Paz likes to cite the example of what seems like a straightforward story: On Jan. 22, President Sebastian Piñera made an emergency landing in his personal helicopter. Piñera made conflicting statements about who was at the controls and what necessitated the landing. The other man in the cockpit became the focus of much public scrutiny as federal authorities launched an investigation. Who was Piñera’s co-pilot?
He was Andrés Navarro, who graduated from the same university as Piñera, as did 16 of Piñera’s 22 ministers, Paz says. Before attending university, Piñera graduated from the College of the Divine Word, along with his cousin, Herman Chadwick — a Chadwick has been in every Chilean administration for 35 years, Paz says — whom he appointed chairman of the National Television Council, which was convenient, at the time, because Piñera owned a national television channel, where, by the way, Andrés Navarro was director. It turns out the collective wealth of Divine Word’s alumni is US$30 billion, Paz says, which means Piñera’s grade school is responsible for wealth equal to 18.5 percent of Chile’s GDP. Are you following?

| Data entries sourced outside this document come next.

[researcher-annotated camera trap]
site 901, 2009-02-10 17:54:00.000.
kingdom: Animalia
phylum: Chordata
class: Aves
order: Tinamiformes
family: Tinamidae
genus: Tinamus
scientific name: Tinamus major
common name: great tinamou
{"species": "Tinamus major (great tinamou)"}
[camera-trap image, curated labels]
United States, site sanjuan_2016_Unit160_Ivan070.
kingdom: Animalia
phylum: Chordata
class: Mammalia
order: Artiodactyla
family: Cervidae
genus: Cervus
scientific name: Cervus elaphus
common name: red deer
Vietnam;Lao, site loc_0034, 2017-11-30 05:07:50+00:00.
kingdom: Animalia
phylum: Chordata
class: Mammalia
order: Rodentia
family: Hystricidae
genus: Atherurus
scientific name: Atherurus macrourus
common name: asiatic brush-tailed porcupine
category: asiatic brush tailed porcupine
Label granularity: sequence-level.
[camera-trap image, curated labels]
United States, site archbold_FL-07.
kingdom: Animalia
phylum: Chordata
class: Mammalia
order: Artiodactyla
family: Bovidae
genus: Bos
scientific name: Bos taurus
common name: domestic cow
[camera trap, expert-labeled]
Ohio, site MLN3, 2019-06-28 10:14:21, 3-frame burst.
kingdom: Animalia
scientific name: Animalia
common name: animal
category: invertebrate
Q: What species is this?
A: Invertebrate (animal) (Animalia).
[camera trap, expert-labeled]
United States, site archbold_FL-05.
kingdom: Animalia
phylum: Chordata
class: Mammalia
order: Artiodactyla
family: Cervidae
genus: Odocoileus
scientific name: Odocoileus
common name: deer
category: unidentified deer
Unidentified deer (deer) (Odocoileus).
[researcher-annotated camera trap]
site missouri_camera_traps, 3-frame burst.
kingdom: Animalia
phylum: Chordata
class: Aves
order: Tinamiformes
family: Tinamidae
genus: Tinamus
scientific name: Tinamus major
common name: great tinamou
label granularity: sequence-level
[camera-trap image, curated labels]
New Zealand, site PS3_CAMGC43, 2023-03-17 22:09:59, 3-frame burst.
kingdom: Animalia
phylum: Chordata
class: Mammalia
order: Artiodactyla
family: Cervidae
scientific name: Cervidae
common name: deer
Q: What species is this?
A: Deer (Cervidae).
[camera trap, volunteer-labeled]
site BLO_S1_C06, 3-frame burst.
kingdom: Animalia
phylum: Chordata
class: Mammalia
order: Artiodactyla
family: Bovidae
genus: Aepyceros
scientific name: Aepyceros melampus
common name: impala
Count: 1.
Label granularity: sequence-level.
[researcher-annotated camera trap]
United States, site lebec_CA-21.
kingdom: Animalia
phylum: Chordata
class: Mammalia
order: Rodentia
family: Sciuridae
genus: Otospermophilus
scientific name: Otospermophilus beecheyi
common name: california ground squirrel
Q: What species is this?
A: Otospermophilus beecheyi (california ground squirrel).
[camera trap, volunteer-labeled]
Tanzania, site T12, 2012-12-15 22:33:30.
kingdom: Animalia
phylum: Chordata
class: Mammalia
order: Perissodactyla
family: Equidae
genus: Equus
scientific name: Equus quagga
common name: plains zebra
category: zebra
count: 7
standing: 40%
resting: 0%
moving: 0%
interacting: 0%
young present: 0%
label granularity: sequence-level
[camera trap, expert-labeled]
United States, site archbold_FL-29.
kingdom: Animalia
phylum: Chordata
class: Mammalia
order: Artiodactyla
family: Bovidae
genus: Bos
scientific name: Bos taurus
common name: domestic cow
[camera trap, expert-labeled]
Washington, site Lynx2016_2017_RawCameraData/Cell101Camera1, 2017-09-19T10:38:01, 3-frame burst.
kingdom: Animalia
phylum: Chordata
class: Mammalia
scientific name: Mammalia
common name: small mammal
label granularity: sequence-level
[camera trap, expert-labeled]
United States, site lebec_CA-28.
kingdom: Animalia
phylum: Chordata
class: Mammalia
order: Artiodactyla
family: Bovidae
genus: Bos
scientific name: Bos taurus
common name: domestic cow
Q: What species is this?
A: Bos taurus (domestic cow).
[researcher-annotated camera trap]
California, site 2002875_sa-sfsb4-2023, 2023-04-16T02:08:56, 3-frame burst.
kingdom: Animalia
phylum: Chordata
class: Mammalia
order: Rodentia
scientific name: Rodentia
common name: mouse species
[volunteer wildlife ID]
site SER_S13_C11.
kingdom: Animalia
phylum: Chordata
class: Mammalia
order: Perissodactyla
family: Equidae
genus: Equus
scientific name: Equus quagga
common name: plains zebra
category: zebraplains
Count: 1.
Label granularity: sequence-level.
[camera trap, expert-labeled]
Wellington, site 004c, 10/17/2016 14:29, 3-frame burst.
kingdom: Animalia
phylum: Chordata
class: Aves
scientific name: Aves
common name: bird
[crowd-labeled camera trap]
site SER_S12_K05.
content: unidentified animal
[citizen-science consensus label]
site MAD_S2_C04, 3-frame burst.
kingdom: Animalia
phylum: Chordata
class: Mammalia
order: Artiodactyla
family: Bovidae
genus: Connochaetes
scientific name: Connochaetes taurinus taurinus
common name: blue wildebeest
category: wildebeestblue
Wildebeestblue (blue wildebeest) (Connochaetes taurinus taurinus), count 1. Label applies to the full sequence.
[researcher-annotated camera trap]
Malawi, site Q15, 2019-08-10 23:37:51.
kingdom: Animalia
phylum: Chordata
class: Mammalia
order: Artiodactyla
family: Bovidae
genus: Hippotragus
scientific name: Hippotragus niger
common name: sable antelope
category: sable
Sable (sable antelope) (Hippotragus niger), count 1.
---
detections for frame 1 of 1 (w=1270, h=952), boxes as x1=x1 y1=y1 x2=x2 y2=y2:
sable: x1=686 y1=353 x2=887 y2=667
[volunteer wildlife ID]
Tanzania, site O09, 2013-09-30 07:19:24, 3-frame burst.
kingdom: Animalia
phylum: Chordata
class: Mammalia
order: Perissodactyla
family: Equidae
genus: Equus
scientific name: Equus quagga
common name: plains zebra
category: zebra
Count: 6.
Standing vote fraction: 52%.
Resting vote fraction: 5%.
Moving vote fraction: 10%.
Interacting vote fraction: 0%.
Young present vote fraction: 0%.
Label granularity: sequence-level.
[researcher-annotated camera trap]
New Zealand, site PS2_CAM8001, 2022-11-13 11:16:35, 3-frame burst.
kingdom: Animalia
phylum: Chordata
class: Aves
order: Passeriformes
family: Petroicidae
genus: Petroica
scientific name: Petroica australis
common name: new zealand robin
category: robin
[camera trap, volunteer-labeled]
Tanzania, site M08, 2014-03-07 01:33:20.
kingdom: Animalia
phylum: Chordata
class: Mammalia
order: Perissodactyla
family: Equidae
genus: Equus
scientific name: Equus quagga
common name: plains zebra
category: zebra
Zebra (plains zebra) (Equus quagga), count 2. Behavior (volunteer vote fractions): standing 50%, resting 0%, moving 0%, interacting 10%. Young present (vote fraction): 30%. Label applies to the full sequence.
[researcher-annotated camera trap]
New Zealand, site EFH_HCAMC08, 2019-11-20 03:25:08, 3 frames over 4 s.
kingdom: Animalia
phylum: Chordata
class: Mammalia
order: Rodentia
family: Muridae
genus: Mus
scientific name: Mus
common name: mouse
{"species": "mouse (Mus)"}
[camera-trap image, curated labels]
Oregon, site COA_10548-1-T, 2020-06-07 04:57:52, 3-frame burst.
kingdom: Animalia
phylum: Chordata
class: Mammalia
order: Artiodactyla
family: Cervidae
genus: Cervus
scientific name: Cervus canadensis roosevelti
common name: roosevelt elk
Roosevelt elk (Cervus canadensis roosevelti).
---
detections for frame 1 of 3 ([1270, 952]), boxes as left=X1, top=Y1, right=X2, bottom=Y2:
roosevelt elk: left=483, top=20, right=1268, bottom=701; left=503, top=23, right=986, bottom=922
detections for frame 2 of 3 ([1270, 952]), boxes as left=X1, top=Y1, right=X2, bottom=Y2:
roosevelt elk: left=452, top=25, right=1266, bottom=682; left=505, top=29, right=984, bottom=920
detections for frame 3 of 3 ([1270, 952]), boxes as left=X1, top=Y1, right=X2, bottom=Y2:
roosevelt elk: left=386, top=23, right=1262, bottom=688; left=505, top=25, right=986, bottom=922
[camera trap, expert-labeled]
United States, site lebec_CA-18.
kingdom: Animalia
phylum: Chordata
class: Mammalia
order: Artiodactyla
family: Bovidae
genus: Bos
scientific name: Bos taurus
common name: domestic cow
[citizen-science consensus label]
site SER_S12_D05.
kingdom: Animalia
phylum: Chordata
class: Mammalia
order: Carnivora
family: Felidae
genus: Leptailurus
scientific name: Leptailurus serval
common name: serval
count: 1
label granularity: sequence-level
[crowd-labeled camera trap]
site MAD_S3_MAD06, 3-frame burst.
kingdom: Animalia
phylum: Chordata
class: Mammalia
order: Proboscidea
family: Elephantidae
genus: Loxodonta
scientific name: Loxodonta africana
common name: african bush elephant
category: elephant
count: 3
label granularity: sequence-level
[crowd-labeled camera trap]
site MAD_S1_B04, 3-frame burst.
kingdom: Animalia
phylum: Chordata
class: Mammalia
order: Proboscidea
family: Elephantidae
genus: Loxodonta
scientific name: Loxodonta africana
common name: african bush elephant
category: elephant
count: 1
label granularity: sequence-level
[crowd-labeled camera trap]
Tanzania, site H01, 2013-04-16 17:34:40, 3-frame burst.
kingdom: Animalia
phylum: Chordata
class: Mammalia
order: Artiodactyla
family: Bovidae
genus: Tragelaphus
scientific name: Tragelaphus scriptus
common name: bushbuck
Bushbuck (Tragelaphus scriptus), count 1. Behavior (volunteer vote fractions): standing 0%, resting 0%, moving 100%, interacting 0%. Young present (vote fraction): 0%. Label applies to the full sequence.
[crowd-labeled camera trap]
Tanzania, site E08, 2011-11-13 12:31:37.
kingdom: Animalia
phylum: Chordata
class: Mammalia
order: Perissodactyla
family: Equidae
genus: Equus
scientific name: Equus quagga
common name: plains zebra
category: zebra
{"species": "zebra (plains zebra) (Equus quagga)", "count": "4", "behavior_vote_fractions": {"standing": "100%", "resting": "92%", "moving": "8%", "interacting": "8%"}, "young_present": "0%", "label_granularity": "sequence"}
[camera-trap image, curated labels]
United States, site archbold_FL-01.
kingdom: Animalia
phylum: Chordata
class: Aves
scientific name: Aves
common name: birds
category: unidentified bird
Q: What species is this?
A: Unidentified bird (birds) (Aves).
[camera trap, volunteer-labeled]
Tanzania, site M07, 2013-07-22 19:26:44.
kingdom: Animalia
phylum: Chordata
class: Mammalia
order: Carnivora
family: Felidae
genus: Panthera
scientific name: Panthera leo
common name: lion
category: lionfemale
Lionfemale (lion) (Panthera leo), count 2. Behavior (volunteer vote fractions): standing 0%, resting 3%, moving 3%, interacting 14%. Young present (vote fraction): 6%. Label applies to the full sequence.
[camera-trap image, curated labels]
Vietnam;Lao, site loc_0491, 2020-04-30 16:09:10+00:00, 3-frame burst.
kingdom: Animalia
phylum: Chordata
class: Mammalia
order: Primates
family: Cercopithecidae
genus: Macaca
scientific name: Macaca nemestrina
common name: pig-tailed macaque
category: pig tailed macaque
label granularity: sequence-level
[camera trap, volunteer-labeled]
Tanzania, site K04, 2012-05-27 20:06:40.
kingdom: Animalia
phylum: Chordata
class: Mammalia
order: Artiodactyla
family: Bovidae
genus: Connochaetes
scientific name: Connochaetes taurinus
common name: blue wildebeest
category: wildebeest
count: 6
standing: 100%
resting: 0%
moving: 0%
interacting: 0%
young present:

By visualizing relationships like these, Paz hopes to show how small the world of Chilean politics can be. He describes Poderopedia as “Wikipedia on speed.” Wikipedia presents the essential facts about a politician, but it does not illustrate relationships with other people, corporations, and parties — relationships that aren’t always linear.
“It’s nice to have the story of someone between when he was born and what he’s doing right now,” Paz said. “But actually, as a citizen or as a journalist or as an academic or an investigator, what I need to know are: Which are the top 10 things this guy has been involved in? Who he’s linked [to]? And what does he believe in? Who pays for what?”
Paz is also developing what he calls a power coefficient, a Klout-style score of influence in government. The algorithm takes into account personal fortune, property, media assets (owning a newspaper helps!), and political history. With enough data, Poderopedia will rank the 100 most powerful people in the country.
Paz said the facts will come from users, trusted guest editors, public databases, news articles, and his own reporting. He has faith in the the crowd — “30 percent of the biggest stories we ran last month came from anonymous news tips” — but he plans to add safeguards. All tips will be vetted before appearing on the site, Paz said, and a user will get “karma” points every time a tidbit is verified. Users with more karma are seen as more trustworthy to fellow users and site editors. The idea is not to trust the crowd implicitly but to outsource the legwork of amassing thousands of facts.
Paz hopes to launch Poderopedia in a year. It will be free and open source, as per the Knight Foundation’s requirements. Paz said he plans to write public APIs so that other news organizations can embed the data on their sites.
Paz would rather give away the reporting than keep it to himself. Informed citizens make better decisions, he says, and informed journalists write better stories. And if a news organization gets a big scoop with help from Poderopedia, hey — that’s more material for the database.